STATED PROBLEM
Copy out the stretch of lines from the one containing "Looking at what" through the one containing "pixel 192 543, pixel", reproducing each line without any change.

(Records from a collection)
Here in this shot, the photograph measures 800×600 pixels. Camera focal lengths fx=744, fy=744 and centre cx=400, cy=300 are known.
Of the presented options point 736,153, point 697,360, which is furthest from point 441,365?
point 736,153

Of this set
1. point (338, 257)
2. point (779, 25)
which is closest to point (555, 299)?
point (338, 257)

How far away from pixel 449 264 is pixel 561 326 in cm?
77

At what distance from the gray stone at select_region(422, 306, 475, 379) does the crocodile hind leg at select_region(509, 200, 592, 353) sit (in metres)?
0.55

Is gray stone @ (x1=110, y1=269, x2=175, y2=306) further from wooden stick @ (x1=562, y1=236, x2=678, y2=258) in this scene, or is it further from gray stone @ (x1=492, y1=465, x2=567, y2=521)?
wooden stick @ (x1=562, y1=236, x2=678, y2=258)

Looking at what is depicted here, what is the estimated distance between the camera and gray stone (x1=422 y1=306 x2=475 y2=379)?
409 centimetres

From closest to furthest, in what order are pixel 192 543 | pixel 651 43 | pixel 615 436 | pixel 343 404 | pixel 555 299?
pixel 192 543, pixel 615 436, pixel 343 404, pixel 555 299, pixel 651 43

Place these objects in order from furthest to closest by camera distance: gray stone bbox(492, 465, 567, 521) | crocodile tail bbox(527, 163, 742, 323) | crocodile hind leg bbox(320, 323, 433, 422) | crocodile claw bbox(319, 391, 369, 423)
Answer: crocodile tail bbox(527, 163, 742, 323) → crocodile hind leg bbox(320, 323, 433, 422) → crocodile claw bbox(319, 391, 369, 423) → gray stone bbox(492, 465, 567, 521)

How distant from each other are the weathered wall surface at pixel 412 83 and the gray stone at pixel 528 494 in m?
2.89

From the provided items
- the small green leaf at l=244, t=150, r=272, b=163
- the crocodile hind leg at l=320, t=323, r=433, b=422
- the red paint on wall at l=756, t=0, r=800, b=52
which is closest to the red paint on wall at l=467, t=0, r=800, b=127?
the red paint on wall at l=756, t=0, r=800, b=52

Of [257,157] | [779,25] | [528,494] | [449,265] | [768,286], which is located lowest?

RESULT OF THIS EXERCISE
Looking at what is depicted here, what is the estimated distance between the camera and gray stone (x1=422 y1=306 x2=475 y2=379)?
409 centimetres

From closest to furthest, in what order are pixel 192 543 | pixel 651 43 | pixel 615 436 | pixel 343 404 | pixel 555 299?
pixel 192 543, pixel 615 436, pixel 343 404, pixel 555 299, pixel 651 43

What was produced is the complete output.